According to him, due to Nigeria’s complexities and parlous indices of armies of the poor and the unemployed, it is a defective idea to lockdown the country for an extended period of time.” We cannot import wholesale the approach of other countries, much more advanced than we are, without care for our own unique situation and expect things to work out,” he stressed.
Robbery gang ‘One Million Boys’ attack Lagos, Ogun residents as beggars visit homes for food, money
Less than 24 hours after Nwanufo’s warning, reports of armed gangs attacking residents of Lagos and Ogun states emerged, the criminal were said to have hijacked the lockdown directive of President Muhammadu Buhari to prevent the spread of coronavirus, invading houses, shops and unleashing mayhem.
The hoodlums, said to be members of robbery/cult gangs known as Awawa Boys and One Million Boys, reportedly invaded neighbouring suburbs of the two states since last weekend, subjecting residents of the areas to untold harassment and intimidation after which they carted away huge sums of money and valuables.
The areas affected include Meiran, iju-Ishaga, Alagbado, Abule-Egba, Sango, Ifo and later, Agege-Pen Cinema, Dopemu, Iyana-Ipaja area, and Gowon Estate. However, their attacks were stalled by members of the Oodua People’s Congress (OPC), and youths who confronted them, with support from local vigilante groups, before the arrival of policemen.
Aside the criminal incidents, residents reported visits in their homes by baggers, who were asking for food or money.
Nigerians call for distribution of donations, palliatives to those affected by lockdown
Against the backdrop of rising criminality and baggers in Lagos, a development which is expected to worsen as the lockdown bites harder, concerned Nigerians have criticizing the government for not making its palliative available to the residents of Lagos, Ogun and FCT; the states President Buhari ordered a lockdown.
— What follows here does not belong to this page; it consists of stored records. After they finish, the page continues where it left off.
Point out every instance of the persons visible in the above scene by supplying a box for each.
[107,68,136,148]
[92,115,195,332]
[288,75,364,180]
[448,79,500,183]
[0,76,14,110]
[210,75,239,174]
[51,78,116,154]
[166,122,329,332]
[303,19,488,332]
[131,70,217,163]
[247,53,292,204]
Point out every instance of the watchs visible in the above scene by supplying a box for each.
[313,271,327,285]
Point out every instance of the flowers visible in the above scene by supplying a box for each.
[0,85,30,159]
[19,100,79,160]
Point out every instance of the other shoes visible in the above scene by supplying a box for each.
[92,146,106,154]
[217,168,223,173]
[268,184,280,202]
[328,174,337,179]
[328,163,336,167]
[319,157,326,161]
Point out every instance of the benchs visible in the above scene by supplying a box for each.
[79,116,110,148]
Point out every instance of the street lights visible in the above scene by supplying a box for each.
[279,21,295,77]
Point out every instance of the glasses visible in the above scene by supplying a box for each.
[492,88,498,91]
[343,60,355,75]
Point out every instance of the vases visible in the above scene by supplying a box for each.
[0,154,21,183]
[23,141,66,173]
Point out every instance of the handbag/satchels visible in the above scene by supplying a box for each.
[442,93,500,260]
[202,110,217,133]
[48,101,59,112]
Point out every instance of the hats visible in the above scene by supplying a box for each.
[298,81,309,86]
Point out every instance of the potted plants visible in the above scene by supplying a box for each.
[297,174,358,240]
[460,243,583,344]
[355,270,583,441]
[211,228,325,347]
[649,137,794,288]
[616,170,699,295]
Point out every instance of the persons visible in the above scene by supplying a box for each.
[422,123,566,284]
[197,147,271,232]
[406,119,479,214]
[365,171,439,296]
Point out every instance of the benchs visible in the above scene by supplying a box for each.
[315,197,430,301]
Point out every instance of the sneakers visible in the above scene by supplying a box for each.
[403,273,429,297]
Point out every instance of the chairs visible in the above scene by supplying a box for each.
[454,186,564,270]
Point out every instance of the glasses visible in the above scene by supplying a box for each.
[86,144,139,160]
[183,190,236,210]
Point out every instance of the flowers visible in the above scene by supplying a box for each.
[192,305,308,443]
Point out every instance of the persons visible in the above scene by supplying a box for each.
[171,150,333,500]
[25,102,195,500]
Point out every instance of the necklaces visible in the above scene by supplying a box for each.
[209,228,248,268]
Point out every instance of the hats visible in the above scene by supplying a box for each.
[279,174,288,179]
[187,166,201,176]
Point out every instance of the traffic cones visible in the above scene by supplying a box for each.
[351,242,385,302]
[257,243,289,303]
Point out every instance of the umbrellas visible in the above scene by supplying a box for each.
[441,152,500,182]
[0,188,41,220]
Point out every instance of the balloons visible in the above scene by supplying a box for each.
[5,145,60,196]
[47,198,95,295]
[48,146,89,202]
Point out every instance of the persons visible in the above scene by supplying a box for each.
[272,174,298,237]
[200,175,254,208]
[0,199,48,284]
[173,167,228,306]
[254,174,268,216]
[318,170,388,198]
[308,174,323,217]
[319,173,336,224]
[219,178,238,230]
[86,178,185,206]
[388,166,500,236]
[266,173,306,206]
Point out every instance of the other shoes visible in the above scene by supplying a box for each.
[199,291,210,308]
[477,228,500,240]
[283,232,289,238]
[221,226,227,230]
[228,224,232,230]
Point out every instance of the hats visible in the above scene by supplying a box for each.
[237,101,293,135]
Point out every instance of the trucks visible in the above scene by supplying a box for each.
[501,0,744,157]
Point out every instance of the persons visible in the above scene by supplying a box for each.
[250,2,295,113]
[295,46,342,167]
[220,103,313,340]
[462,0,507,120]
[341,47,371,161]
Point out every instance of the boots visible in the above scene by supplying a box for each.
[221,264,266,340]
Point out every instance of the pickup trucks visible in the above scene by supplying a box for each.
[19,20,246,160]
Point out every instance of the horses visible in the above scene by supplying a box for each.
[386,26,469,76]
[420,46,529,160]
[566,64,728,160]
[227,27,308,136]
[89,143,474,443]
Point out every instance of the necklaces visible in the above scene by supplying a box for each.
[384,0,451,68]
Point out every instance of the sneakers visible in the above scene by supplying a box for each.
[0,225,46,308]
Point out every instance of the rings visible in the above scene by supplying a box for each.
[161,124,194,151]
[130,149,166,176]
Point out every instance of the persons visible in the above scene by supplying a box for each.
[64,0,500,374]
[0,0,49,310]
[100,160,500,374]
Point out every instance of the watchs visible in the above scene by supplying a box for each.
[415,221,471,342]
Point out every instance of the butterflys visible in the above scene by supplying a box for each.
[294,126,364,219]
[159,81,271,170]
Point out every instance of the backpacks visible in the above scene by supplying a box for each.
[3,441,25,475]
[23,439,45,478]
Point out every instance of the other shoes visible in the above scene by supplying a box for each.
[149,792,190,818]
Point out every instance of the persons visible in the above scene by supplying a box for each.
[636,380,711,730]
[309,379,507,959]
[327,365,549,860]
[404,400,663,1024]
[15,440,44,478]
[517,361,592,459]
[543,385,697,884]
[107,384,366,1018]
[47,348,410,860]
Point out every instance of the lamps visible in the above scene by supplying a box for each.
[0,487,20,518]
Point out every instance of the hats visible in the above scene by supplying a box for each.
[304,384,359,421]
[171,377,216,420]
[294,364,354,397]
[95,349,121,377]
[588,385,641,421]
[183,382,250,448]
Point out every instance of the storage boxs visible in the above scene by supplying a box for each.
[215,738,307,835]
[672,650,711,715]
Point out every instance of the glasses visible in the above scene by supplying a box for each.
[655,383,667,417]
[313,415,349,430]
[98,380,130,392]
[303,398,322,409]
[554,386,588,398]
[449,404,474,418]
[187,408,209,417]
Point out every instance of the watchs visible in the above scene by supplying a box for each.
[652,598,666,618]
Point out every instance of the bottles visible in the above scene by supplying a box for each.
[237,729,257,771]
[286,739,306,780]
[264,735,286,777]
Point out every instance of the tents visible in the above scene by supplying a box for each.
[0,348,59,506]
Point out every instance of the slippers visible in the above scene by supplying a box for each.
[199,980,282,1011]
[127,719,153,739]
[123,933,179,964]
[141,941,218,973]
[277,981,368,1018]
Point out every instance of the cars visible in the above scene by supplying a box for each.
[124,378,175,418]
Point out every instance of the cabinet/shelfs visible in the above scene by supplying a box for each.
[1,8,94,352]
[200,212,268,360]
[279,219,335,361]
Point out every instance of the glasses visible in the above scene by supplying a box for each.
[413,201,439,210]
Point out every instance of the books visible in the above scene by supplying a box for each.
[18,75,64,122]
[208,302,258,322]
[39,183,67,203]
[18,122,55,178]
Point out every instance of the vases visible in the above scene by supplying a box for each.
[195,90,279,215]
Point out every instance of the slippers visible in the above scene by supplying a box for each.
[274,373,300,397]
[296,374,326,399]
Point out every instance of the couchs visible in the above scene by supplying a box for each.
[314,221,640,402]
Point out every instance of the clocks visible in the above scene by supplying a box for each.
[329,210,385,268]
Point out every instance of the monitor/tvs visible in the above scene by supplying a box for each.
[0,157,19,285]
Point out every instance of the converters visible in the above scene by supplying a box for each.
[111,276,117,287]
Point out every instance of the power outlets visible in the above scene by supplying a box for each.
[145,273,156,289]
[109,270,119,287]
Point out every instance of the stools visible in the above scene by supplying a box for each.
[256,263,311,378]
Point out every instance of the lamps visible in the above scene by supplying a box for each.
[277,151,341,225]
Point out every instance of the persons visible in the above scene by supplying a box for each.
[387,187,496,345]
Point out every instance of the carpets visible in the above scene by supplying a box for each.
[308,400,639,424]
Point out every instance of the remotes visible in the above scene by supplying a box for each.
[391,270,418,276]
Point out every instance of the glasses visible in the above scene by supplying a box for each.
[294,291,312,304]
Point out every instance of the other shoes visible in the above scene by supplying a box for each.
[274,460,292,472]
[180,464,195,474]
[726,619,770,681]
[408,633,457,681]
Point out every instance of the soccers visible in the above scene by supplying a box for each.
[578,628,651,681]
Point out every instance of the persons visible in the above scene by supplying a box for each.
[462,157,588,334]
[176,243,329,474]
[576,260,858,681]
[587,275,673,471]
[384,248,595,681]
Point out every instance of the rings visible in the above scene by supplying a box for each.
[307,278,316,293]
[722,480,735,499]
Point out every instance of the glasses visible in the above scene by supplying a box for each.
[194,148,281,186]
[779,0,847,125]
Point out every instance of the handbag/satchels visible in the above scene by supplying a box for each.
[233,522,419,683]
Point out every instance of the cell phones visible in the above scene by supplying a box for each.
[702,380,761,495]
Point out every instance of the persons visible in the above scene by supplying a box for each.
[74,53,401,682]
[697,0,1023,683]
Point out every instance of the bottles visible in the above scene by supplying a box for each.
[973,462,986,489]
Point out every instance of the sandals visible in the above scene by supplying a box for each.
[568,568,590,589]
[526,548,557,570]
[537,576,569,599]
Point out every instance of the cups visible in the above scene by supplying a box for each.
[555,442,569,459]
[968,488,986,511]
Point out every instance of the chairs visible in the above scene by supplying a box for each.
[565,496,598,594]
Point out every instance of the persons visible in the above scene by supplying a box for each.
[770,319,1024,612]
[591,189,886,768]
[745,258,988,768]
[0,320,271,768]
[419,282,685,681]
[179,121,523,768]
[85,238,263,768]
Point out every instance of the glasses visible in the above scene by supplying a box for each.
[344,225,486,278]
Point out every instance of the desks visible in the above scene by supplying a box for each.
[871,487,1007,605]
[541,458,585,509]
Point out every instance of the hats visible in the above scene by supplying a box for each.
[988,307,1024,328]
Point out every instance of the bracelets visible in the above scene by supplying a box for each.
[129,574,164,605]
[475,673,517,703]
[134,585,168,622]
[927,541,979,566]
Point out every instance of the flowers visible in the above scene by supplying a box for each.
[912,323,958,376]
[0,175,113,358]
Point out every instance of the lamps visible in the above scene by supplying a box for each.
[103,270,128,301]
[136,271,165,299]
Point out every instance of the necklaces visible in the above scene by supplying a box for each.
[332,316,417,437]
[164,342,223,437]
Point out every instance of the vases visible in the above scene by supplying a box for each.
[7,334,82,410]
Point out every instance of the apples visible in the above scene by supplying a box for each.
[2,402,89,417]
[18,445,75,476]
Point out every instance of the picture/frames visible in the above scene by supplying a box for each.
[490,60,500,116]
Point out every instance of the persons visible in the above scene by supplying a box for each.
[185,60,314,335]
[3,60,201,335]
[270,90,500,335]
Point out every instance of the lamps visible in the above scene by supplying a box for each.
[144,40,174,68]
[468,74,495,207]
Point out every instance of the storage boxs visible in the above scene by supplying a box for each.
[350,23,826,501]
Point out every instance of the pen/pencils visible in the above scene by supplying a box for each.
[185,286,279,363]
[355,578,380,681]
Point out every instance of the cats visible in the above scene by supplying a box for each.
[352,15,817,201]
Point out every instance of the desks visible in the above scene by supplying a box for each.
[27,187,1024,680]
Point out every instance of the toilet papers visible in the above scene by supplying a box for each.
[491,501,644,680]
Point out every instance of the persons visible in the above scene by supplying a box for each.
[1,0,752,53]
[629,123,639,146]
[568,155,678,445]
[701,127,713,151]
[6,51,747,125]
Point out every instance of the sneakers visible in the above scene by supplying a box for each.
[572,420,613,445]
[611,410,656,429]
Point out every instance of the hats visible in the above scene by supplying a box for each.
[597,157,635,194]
Even as the Minister of Humanitarian Affairs, Sadiya Umar Farouq said only the extremely poor Nigerians will benefit the N20, 000 cash transfer, how she arrived at her 11 million Nigerians out of the over 90 million Nigerian listed by the World Bank to be living in extreme poverty; has been a subject of controversy.
Reacting to the criticism, Minister of Information, Lai Mohammed, said the Federal Government cannot share funds donated by the private sector to fight coronavirus to Nigerians.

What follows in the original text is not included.